"C'est absurde tous ces transports par camion", commente Jacques Martelain, géologue cantonal genevois, jeudi dans l'émission de la RTS Temps présent. Cette situation découle du fait qu'aucun des quatorze sites prévus pour déposer ces terres non polluées n'a pu être ouvert malgré leur mention dans le plan directeur des décharges depuis 2011.
"Les obstacles? Globalement la population n'en veut pas. Quand vous interrogez les gens, ils s'accordent sur le fait qu'il faut gérer les déchets, mais ils n'en veulent pas ni sur leur territoire, ni devant leur fenêtre", indique Jacques Martelain.
Résitance citoyenne
Genève est un canton très dense en termes d'habitation, et une forte résistance citoyenne s'est progressivement organisée. Cette opposition s'est récemment concrétisée dans une initiative législative cantonale, dite "des 300 mètres", qui pourrait être soumise au vote l'année prochaine.
Ce texte propose que toute nouvelle gravière ou décharge soit située à au moins 300 mètres des habitations les plus proches pour protéger la santé des résidents des poussières et du bruit générés par le va-et-vient des camions de chantier.

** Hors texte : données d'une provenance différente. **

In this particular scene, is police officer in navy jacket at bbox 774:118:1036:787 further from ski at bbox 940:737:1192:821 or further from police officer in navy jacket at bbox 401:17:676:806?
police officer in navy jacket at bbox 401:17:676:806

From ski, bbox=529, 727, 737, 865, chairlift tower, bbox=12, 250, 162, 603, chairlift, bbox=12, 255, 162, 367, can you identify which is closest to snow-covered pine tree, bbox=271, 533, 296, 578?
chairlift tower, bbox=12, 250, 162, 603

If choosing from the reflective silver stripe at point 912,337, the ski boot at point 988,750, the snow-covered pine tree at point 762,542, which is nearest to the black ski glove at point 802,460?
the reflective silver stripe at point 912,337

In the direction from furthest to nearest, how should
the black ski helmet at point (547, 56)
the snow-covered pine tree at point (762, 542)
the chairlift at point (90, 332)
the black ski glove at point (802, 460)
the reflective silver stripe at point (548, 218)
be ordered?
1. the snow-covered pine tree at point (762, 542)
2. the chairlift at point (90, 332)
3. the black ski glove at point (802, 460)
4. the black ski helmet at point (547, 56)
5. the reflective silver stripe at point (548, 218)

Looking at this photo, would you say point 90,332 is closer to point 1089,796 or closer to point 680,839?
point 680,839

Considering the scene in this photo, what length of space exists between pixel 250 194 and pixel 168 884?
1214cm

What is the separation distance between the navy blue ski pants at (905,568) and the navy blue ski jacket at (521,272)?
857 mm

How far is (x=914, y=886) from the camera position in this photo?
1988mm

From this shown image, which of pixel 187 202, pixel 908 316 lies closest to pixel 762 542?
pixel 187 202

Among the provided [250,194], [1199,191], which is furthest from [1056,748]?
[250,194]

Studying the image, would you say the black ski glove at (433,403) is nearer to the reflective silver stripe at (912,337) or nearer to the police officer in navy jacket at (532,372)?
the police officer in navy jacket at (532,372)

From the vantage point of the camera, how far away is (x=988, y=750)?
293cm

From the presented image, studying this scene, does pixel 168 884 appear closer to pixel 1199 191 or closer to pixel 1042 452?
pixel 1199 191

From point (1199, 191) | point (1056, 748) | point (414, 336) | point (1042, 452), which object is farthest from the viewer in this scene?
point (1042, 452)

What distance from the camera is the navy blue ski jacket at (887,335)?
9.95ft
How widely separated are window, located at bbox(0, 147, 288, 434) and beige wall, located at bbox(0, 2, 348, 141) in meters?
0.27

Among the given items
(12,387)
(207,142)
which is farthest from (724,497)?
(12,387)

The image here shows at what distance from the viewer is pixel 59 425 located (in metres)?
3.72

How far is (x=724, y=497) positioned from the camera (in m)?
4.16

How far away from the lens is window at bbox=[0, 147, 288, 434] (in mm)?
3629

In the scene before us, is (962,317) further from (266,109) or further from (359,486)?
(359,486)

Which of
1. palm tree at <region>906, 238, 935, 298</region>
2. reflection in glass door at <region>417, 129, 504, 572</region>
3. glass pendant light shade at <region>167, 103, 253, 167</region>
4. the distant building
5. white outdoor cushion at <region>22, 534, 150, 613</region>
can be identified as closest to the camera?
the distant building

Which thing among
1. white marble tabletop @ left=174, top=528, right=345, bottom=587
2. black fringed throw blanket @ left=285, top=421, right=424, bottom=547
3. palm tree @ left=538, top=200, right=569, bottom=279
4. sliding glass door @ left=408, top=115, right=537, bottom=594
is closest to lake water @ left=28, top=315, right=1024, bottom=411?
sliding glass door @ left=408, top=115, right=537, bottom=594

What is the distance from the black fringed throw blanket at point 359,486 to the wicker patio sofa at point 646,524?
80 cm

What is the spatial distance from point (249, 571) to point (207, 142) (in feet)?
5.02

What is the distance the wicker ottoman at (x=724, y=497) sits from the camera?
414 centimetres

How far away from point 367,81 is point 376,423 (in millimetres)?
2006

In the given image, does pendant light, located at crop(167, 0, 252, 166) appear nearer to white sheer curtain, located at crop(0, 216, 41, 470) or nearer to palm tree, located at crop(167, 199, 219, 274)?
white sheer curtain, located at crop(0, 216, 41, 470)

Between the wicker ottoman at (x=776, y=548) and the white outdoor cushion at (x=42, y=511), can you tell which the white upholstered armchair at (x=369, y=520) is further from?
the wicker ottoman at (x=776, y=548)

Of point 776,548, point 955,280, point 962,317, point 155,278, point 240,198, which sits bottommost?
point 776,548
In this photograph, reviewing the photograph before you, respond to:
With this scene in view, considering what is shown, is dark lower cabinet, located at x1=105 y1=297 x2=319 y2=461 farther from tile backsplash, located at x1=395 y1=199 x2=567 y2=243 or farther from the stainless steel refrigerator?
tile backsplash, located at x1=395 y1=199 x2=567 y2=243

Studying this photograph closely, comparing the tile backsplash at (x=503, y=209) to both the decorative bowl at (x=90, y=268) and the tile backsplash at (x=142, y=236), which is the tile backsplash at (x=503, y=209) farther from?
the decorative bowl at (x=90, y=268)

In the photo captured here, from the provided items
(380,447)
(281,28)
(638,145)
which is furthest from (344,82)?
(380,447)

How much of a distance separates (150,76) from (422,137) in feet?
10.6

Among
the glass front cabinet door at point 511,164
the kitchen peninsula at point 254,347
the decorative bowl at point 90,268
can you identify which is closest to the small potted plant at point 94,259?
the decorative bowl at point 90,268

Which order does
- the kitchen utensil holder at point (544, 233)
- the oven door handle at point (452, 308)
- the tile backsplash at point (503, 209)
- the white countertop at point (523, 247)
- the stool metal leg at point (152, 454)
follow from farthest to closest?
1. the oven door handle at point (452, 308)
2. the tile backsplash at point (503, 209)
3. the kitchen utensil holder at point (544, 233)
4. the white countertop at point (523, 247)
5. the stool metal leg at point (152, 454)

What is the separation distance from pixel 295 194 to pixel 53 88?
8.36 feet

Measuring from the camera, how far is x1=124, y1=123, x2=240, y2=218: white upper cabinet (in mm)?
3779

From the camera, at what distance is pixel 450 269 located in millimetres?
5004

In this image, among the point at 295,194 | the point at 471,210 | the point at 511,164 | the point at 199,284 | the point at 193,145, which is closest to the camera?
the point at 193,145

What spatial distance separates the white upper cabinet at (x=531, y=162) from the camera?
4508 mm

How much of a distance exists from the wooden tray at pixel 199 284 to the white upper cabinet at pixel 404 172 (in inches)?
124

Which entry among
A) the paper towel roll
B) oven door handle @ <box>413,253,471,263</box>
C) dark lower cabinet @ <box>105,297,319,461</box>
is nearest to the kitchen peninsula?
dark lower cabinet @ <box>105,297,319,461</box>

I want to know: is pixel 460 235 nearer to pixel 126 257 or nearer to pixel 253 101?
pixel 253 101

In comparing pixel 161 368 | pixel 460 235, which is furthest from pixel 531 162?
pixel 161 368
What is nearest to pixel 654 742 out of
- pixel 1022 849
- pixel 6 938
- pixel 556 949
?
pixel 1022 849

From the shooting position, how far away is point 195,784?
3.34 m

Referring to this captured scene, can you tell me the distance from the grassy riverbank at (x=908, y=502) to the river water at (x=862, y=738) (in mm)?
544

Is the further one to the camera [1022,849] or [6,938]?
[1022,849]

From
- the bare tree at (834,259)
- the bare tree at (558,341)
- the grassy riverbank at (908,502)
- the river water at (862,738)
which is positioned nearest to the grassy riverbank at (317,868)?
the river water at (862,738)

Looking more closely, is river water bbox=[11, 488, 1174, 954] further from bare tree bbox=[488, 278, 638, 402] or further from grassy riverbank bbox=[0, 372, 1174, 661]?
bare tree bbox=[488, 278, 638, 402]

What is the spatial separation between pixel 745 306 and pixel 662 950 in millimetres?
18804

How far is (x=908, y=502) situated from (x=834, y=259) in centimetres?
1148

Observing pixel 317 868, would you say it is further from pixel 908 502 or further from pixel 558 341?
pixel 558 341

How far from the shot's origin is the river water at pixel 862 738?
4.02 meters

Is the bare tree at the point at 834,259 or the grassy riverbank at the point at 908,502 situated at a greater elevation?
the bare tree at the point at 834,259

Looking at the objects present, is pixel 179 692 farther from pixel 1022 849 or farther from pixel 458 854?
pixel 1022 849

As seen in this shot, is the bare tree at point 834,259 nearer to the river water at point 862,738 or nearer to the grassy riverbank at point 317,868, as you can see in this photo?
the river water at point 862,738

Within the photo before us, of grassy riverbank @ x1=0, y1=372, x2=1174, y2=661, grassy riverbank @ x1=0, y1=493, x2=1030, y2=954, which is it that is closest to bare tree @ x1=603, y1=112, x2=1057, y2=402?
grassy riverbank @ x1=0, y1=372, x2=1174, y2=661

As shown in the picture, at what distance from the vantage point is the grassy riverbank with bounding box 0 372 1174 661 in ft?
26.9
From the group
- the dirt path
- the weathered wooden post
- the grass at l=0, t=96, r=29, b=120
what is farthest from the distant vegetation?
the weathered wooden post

Le problème ne se limite pas au manque criant de sites d'accueil sur le canton de Genève. En exportant vers la France voisine les terres non polluées des chantiers, le marché du transport et des gravières s'est lentement déplacé vers les entreprises françaises, qui proposent des tarifs plus compétitifs grâce à des salaires moins élevés.
Dépendance à l'étranger
Et, souvent, le gravier est aussi importé de France par camion, alors que la Suisse dispose de ses propres ressources.
Cela pose un risque de dépendance vis-à-vis de l'étranger.
Massimo Gorgoni, directeur de la gravière Bardograves à Genève et président du Groupement des entreprises genevoises du gravier et du béton, alerte: "Si un jour la France arrêtait de nous livrer, que fera-t-on? On n'aura plus de gravier et pas de plan B. Si on n'a pas de gravier, si on n'a pas de sable, on ne construit pas de maison, on ne construit pas de pont, on n'a pas d'infrastructures routières, c'est un besoin indispensable pour notre société, c'est un fondement de notre civilisation." Il appelle ainsi à prendre des mesures pour privilégier le travail local et réduire cette dépendance.
On a encore droit aux petits chantiers, parce qu'on nous laisse un peu les miettes mais les gros chantiers, c'est presque inutile d'y penser à l'heure actuelle
La solution n'est pas simple. En effet, pour tout projet de construction dépassant les 10 millions de francs suisses, un appel d'offres public international est requis, empêchant ainsi de favoriser les entreprises locales.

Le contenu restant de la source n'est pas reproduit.